* _EXCERPT TO READ_
July 5, 2015
TAGS: LAI Snapshot 2, photo booth, coin-op, AMOA Innovator Award, Amusement and Music Operators Association, coin-op, smartphone and photobooth merger, Snapshot Companion App, Allison Timberlake, Chris Brady,, Shannon Perell, Sharknado |
CARROLLTON TX -- Snapshot 2, the winner of this year's coveted Innovator Award from the Amusement and Music Operators Association, demonstrates the potential for coin-op's fusion with portable personal devices by effortlessly merging smartphone and photobooth functions.
At the heart of LAI Games' new automated picture machine is the Snapshot Companion App. Customers who download this mobile application are able to transfer images between the booth and Android or iOS smartphones, to modify or share across social networks. The app gives patrons access to any photo they have taken in the booth at any time, and allows them to upload those images to social media. It also enables them to download any image to the booth for printing.
An assortment of booth-based options gives patrons the ability to customize their images with filters, frames, stamps, textures or writing. They can even draw on the touchscreen with their fingers, choosing from a variety of inks and styles.
LAI observed that the Snapshot 2 hardware exemplifies the state of the art, incorporating an intuitive touchscreen interface, dual cameras for classic and "selfie" angles, studio lighting and a dye-sublimation printer that uses low-cost media.
Do-It-Yourselfie
"The photobooth is a traditional amusement that has been around for decades," observed LAI's Allison Timberlake. "And now it is finally catching up with technology and giving people the features they really want. The mobile app is what really sets Snapshot 2 apart."

* _GIVEN DATA_
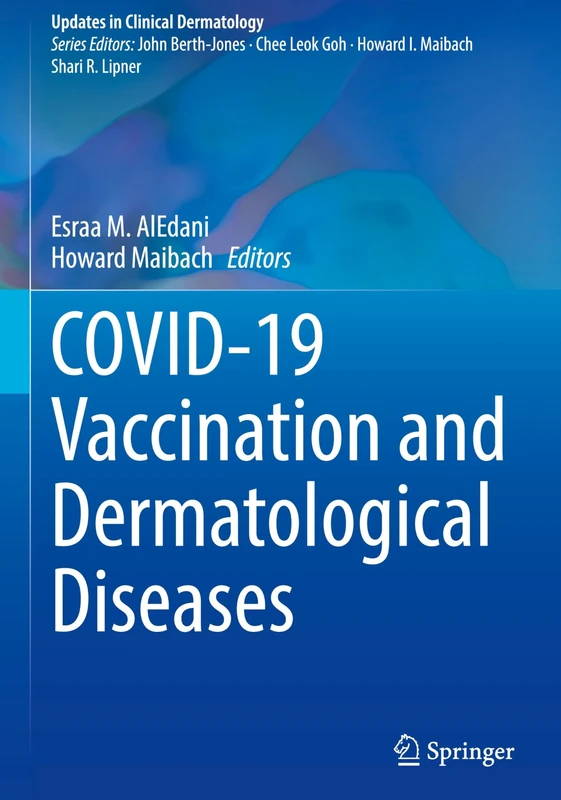 COVID-19 Vaccination and Dermatological Diseases (Updates in Clinical Dermatology)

* _EXPLORE THE MATERIAL_
a: List the hardware features of Snapshot 2 that the Snapshot 2 article names.
b: According to the Snapshot 2 article, which award did Snapshot 2 win this year?
The material has no connection to the Snapshot 2 article.

* _OUTPUTS FOR THE TASKS_
a:
- An intuitive touchscreen interface
- Dual cameras for classic and "selfie" angles
- Studio lighting
- A dye-sublimation printer that uses low-cost media

b: The Innovator Award from the Amusement and Music Operators Association.